# INSTRUCTIONS FOR THE TASK:
Since only the total matters, count the lines of these entries containing the word "California" and write that total alone.

[Items listed in a dataset]
====
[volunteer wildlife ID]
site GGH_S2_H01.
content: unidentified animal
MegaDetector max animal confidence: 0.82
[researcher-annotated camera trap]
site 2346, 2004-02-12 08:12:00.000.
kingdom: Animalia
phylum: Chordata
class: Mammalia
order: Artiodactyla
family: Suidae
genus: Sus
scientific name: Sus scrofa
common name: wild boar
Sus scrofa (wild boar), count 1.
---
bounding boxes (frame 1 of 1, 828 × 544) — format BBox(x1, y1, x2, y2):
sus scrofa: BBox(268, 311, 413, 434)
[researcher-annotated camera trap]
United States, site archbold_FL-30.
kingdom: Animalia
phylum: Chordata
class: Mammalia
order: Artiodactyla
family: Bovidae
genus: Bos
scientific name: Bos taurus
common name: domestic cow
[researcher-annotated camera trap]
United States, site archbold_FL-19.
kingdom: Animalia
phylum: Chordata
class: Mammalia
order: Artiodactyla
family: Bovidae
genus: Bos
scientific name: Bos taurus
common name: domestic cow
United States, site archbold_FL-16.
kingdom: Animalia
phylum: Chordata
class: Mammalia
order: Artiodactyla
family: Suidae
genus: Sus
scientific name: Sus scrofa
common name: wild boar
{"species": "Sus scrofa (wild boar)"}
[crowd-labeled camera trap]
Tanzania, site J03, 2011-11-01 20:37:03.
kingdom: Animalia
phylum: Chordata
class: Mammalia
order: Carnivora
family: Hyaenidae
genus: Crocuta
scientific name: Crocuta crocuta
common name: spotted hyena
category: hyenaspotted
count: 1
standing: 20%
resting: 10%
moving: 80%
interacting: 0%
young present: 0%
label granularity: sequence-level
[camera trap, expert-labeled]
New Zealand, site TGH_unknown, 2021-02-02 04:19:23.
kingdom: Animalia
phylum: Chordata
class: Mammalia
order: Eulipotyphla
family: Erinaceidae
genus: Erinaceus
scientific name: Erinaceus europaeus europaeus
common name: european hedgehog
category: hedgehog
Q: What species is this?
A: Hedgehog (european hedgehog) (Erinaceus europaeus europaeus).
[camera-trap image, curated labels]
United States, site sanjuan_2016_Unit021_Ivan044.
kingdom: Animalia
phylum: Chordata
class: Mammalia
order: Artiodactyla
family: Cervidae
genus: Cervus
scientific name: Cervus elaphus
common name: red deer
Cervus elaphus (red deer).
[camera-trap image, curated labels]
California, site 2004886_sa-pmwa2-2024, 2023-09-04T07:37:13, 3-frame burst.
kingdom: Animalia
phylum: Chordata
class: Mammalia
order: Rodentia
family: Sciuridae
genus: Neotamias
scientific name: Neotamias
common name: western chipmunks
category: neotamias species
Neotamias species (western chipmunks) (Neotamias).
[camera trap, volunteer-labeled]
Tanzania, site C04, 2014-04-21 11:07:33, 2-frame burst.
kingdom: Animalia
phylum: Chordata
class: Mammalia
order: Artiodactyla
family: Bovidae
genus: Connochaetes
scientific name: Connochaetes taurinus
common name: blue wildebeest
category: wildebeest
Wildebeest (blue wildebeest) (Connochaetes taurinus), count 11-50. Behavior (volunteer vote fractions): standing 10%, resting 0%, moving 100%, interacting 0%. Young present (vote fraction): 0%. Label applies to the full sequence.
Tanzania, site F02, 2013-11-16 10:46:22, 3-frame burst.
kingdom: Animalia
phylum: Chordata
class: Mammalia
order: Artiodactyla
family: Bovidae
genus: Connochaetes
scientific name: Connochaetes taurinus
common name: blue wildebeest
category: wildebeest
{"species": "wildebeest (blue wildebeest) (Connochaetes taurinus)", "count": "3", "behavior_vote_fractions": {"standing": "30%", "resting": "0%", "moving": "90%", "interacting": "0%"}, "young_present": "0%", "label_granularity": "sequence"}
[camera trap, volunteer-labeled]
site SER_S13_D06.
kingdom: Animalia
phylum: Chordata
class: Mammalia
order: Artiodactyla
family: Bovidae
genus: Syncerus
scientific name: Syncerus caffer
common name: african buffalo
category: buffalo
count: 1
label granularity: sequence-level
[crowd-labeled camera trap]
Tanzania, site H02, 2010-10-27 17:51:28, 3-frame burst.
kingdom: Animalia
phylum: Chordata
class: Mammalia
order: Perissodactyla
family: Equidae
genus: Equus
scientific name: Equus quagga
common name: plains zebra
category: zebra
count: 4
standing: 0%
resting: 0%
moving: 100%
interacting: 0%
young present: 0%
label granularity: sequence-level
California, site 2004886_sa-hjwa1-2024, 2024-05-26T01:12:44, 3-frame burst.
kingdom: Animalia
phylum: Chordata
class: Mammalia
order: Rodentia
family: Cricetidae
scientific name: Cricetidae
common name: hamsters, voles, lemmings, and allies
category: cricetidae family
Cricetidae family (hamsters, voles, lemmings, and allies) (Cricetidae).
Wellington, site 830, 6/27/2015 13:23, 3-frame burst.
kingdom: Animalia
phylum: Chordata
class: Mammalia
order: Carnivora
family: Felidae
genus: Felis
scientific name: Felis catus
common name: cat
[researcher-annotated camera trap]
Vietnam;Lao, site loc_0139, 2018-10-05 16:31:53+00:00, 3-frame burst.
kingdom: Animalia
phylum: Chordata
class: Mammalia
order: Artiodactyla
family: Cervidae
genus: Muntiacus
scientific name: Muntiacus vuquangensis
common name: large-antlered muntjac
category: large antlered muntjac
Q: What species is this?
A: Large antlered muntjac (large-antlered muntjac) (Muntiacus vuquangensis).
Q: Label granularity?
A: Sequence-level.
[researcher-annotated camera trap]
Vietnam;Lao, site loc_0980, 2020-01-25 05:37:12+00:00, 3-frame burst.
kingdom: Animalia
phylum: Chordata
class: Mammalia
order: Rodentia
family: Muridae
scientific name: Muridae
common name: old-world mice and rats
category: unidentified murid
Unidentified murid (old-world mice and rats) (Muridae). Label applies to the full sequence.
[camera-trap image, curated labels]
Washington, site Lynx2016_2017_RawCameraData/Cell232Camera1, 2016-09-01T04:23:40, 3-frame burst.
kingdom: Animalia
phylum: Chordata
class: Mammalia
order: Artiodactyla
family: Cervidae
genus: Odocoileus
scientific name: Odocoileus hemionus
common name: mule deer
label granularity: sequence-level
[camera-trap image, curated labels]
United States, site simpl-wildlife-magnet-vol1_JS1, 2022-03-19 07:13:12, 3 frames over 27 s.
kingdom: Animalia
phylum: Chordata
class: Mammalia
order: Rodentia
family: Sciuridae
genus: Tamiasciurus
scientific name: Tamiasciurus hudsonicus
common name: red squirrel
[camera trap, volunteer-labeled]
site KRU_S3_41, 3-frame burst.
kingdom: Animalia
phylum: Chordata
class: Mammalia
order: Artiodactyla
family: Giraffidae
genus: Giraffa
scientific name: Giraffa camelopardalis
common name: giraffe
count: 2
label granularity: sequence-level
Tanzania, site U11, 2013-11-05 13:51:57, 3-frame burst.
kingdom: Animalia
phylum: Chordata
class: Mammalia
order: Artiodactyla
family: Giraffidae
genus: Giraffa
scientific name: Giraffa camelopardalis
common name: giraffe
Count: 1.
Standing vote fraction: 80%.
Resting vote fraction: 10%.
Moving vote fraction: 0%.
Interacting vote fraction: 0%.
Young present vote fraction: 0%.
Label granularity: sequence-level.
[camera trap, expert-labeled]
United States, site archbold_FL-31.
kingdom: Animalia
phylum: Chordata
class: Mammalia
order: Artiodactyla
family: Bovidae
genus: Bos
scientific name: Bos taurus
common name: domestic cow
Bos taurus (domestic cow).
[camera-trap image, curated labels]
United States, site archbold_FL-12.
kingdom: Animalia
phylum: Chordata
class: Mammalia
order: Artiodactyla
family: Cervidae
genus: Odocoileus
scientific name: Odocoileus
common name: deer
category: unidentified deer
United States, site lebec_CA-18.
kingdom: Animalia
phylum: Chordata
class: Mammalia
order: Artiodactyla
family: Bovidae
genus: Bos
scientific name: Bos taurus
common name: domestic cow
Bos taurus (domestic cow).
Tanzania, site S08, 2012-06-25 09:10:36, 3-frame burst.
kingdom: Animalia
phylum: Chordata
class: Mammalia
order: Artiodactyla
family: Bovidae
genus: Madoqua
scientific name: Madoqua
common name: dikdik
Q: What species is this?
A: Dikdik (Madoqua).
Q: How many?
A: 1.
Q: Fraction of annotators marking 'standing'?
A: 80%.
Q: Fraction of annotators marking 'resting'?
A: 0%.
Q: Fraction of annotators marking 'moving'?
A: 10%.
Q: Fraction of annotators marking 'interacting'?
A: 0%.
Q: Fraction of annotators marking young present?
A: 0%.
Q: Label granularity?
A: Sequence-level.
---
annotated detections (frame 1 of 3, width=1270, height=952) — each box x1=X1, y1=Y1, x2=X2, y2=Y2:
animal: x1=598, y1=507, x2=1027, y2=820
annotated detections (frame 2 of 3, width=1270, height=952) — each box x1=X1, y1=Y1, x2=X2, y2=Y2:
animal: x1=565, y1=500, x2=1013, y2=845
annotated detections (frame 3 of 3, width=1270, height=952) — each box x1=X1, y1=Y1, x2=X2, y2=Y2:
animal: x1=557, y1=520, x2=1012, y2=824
====
# RESPONSE BELOW:
2